[Spatial questions about scenes]
..............................

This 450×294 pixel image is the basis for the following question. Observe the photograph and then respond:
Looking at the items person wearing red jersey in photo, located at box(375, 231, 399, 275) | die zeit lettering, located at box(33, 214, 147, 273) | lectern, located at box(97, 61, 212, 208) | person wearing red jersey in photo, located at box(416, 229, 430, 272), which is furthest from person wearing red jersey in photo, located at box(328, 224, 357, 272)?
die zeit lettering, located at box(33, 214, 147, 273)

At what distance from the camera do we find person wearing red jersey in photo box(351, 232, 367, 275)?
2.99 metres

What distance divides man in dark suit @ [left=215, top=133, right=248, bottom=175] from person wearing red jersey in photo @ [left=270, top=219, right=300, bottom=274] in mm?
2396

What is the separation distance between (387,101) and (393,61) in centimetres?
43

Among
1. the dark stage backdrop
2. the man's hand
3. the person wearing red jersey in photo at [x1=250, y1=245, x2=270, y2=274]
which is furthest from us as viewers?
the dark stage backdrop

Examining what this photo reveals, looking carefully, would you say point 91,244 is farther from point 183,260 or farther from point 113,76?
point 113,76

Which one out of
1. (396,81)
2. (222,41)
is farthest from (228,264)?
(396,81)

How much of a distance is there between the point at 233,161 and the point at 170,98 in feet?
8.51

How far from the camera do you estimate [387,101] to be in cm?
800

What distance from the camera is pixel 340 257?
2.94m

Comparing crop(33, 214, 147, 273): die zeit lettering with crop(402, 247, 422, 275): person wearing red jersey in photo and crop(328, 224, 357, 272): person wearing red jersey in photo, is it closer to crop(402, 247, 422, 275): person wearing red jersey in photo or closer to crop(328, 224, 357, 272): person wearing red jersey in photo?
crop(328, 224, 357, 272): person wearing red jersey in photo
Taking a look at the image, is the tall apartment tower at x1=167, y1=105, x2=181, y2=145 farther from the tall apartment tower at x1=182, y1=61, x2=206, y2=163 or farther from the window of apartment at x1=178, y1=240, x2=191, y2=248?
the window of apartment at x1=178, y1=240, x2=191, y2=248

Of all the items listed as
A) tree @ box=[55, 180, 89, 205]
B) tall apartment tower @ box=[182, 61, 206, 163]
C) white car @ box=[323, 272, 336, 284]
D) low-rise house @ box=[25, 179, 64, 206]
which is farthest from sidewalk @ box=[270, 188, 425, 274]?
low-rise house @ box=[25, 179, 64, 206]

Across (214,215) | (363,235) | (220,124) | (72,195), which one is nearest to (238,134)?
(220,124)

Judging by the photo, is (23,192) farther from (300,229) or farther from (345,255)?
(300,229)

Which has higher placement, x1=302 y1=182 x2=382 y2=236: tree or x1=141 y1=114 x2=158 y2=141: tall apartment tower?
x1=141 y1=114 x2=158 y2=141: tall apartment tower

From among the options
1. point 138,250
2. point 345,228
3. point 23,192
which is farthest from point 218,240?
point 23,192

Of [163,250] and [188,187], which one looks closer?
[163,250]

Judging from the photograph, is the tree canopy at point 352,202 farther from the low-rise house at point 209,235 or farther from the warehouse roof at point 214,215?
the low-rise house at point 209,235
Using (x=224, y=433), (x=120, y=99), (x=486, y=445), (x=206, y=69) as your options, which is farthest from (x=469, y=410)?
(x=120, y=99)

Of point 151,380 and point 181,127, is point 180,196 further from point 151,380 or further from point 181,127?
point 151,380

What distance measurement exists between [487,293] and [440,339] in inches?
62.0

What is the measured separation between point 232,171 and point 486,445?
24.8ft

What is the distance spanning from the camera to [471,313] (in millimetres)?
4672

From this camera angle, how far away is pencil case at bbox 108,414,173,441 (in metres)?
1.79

..............................

Required task = Rewrite all of the material above as a numbered list with one line per item, leaving out the blank lines.

Answer for the task =
1. This 450×294 pixel image is the basis for the following question. Observe the photograph and then respond:
2. Looking at the items person wearing red jersey in photo, located at box(375, 231, 399, 275) | die zeit lettering, located at box(33, 214, 147, 273) | lectern, located at box(97, 61, 212, 208) | person wearing red jersey in photo, located at box(416, 229, 430, 272), which is furthest from person wearing red jersey in photo, located at box(328, 224, 357, 272)?
3. die zeit lettering, located at box(33, 214, 147, 273)
4. At what distance from the camera do we find person wearing red jersey in photo box(351, 232, 367, 275)?
5. 2.99 metres
6. What distance divides man in dark suit @ [left=215, top=133, right=248, bottom=175] from person wearing red jersey in photo @ [left=270, top=219, right=300, bottom=274] in mm?
7. 2396
8. What is the separation distance between (387,101) and (393,61) in centimetres?
9. 43
10. Among
11. 1. the dark stage backdrop
12. 2. the man's hand
13. 3. the person wearing red jersey in photo at [x1=250, y1=245, x2=270, y2=274]
14. which is furthest from us as viewers?
15. the dark stage backdrop
16. Examining what this photo reveals, looking carefully, would you say point 91,244 is farther from point 183,260 or farther from point 113,76?
17. point 113,76
18. Which one out of
19. 1. (396,81)
20. 2. (222,41)
21. is farthest from (228,264)?
22. (396,81)
23. How much of a distance is there between the point at 233,161 and the point at 170,98 in feet?
24. 8.51
25. How far from the camera do you estimate [387,101] to be in cm?
26. 800
27. What distance from the camera is pixel 340 257?
28. 2.94m
29. Comparing crop(33, 214, 147, 273): die zeit lettering with crop(402, 247, 422, 275): person wearing red jersey in photo and crop(328, 224, 357, 272): person wearing red jersey in photo, is it closer to crop(402, 247, 422, 275): person wearing red jersey in photo or closer to crop(328, 224, 357, 272): person wearing red jersey in photo?
30. crop(328, 224, 357, 272): person wearing red jersey in photo
31. Taking a look at the image, is the tall apartment tower at x1=167, y1=105, x2=181, y2=145 farther from the tall apartment tower at x1=182, y1=61, x2=206, y2=163 or farther from the window of apartment at x1=178, y1=240, x2=191, y2=248?
32. the window of apartment at x1=178, y1=240, x2=191, y2=248
33. Of all the items listed as
34. A) tree @ box=[55, 180, 89, 205]
35. B) tall apartment tower @ box=[182, 61, 206, 163]
36. C) white car @ box=[323, 272, 336, 284]
37. D) low-rise house @ box=[25, 179, 64, 206]
38. which is farthest from sidewalk @ box=[270, 188, 425, 274]?
39. low-rise house @ box=[25, 179, 64, 206]
40. Across (214,215) | (363,235) | (220,124) | (72,195), which one is nearest to (238,134)?
41. (220,124)
42. Judging by the photo, is (23,192) farther from (300,229) or farther from (345,255)?
43. (300,229)
44. Which has higher placement, x1=302 y1=182 x2=382 y2=236: tree or x1=141 y1=114 x2=158 y2=141: tall apartment tower?
45. x1=141 y1=114 x2=158 y2=141: tall apartment tower
46. From among the options
47. 1. point 138,250
48. 2. point 345,228
49. 3. point 23,192
50. which is farthest from point 218,240?
51. point 23,192
52. Of [163,250] and [188,187], which one looks closer?
53. [163,250]
54. Judging from the photograph, is the tree canopy at point 352,202 farther from the low-rise house at point 209,235 or farther from the warehouse roof at point 214,215?
55. the low-rise house at point 209,235
56. Using (x=224, y=433), (x=120, y=99), (x=486, y=445), (x=206, y=69) as your options, which is farthest from (x=469, y=410)?
57. (x=120, y=99)
58. Of point 151,380 and point 181,127, is point 180,196 further from point 151,380 or further from point 181,127?
59. point 151,380
60. What distance measurement exists between [487,293] and [440,339] in inches?
61. 62.0
62. What is the measured separation between point 232,171 and point 486,445?
63. 24.8ft
64. What is the distance spanning from the camera to [471,313] (in millimetres)?
65. 4672
66. From this camera angle, how far away is pencil case at bbox 108,414,173,441 (in metres)?
67. 1.79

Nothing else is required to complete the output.